(Stored data)
※ ※ ※
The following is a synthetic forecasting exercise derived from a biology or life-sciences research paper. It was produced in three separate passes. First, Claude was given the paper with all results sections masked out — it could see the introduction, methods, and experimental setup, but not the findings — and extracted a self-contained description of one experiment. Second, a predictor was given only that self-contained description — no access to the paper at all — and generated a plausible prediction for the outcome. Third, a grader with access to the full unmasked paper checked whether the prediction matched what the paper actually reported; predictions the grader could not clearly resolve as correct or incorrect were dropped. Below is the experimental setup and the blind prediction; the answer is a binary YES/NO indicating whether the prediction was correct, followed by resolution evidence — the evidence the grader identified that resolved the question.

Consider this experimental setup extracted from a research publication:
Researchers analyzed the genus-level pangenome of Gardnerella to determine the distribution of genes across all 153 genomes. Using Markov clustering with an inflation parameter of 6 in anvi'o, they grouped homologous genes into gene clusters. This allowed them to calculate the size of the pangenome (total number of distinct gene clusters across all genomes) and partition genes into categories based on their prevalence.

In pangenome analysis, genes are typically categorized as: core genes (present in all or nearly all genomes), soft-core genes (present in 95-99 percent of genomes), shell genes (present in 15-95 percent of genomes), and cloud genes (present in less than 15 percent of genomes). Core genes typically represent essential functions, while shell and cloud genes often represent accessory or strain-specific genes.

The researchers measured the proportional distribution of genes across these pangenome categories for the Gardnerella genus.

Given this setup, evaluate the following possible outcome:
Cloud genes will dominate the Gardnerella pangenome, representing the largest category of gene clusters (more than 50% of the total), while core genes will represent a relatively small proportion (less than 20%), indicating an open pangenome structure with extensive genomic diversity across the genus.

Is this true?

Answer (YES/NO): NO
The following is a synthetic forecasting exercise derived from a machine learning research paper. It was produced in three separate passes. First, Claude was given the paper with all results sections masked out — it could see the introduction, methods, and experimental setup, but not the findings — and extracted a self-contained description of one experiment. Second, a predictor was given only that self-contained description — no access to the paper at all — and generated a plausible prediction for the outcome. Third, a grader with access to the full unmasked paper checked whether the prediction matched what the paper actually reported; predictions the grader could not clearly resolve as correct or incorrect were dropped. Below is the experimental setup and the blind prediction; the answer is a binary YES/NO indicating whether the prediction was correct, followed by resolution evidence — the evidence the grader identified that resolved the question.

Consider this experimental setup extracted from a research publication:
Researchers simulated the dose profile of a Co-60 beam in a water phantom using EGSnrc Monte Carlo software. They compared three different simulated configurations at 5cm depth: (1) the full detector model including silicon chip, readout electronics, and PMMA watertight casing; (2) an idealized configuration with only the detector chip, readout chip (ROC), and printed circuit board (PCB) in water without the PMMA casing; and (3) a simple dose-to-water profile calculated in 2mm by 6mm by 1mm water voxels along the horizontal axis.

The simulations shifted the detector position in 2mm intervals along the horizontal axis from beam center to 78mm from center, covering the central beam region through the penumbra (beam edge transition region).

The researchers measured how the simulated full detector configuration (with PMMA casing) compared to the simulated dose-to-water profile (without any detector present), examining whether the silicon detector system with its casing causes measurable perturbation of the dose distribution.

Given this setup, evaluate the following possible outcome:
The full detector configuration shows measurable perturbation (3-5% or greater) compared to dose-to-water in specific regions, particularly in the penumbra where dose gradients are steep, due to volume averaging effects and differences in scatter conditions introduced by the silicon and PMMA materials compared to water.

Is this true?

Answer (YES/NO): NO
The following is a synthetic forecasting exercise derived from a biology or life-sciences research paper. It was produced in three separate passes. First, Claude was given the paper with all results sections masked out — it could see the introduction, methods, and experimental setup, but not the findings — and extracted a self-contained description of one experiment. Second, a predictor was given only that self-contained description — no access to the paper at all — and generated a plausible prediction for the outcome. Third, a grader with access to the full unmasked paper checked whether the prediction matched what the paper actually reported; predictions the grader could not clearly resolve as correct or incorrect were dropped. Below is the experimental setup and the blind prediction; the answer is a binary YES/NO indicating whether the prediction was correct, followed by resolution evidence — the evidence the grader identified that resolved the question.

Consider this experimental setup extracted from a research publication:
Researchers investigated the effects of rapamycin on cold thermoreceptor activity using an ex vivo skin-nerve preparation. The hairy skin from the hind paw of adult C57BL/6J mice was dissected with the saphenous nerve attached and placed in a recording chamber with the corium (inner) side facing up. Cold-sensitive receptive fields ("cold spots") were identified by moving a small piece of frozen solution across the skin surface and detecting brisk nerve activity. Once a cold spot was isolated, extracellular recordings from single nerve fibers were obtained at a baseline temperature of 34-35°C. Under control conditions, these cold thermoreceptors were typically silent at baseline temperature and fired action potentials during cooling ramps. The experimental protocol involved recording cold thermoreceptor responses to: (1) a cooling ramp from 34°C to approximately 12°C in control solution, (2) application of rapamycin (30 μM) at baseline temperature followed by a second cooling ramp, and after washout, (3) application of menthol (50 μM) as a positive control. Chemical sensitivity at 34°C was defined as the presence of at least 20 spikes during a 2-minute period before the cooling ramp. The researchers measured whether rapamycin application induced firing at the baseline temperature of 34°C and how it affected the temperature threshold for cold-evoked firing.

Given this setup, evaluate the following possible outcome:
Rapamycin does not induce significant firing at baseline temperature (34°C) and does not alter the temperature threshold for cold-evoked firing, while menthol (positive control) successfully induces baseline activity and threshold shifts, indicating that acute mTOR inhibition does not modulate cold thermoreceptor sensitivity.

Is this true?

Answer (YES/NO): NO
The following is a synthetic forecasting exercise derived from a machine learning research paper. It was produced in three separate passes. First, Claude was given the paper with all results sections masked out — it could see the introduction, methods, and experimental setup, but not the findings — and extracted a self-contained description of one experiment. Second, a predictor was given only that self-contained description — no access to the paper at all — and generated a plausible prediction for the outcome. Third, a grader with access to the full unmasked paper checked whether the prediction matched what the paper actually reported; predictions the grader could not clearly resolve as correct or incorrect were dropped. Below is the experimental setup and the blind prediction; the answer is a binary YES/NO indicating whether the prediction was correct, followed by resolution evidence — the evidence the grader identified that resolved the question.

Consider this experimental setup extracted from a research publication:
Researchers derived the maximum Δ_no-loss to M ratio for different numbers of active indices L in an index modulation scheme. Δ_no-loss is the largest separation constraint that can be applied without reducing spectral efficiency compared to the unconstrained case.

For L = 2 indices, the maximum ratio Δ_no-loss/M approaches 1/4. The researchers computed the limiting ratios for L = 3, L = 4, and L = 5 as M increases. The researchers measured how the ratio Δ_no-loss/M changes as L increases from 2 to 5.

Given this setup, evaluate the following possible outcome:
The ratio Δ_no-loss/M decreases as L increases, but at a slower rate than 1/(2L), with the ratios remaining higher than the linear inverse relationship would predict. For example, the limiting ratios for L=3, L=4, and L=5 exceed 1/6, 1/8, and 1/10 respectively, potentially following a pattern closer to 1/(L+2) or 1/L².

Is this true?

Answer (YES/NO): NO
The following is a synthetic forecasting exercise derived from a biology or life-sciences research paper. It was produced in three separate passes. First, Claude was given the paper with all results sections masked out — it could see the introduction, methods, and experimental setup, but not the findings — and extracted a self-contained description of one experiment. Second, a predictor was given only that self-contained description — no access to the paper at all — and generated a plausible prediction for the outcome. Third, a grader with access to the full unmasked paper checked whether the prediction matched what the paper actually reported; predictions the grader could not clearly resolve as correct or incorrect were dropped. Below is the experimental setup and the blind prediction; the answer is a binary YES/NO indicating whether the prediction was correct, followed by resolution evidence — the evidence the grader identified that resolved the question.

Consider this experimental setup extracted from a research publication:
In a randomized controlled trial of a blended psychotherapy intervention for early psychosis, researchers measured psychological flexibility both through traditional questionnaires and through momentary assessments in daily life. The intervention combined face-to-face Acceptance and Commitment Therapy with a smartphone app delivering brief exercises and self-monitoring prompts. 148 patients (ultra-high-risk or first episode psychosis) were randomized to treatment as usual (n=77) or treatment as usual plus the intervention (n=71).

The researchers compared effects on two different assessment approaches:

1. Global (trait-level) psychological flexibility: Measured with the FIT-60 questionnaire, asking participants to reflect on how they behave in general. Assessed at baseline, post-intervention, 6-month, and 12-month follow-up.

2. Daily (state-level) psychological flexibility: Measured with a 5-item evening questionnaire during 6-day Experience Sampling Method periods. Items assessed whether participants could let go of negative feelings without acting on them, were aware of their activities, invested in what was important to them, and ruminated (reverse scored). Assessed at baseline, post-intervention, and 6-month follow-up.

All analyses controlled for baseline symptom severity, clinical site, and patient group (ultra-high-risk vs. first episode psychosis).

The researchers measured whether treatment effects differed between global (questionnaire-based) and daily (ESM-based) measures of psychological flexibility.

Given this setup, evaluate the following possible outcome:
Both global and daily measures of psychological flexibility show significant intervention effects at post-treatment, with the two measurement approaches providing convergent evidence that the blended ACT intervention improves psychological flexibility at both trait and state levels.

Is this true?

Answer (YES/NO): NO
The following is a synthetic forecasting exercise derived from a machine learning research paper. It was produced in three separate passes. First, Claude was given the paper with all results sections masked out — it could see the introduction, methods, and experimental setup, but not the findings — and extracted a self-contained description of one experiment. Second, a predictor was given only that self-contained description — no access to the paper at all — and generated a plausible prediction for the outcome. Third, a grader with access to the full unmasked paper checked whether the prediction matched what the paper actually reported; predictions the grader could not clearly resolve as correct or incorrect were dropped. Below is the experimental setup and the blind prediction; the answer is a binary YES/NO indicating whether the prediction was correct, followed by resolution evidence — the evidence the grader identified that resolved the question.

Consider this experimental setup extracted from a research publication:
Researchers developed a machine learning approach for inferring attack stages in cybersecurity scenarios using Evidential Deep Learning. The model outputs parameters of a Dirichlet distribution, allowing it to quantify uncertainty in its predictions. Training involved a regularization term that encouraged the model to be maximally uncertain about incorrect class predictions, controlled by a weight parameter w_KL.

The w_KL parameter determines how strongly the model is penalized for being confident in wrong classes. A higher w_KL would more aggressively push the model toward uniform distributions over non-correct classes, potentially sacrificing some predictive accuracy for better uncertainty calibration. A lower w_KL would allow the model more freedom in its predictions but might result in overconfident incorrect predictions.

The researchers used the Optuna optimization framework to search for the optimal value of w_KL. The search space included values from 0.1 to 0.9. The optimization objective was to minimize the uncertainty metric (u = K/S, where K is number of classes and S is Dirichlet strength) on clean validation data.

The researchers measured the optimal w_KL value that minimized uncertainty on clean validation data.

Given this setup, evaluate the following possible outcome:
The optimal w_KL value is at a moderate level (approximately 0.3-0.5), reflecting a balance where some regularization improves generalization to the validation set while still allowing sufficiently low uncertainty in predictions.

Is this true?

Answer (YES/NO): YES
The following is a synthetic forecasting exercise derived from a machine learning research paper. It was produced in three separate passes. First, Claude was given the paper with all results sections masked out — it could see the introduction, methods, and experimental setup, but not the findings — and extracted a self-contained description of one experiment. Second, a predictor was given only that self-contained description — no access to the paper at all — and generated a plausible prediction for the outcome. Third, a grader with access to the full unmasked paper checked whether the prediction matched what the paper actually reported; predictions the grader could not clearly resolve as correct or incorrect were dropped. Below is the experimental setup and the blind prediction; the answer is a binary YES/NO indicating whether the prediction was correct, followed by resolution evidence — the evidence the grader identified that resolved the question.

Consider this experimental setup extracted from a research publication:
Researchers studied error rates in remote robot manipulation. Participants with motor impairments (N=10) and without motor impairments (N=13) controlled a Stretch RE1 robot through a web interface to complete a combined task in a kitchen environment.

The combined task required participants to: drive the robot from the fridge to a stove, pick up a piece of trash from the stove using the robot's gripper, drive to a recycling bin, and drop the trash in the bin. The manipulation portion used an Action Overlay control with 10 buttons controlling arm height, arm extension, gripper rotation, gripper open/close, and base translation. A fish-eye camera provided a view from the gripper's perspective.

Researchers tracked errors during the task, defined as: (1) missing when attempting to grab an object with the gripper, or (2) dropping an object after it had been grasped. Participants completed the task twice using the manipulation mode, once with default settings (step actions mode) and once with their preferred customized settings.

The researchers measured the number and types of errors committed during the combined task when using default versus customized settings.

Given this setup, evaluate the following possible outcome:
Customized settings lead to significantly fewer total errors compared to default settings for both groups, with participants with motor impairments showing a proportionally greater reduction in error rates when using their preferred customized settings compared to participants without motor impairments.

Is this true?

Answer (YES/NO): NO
※ ※ ※
• Task brief
Consider the string "improves". State how many lines of the data contain it, giving the number alone.

• Finished task
2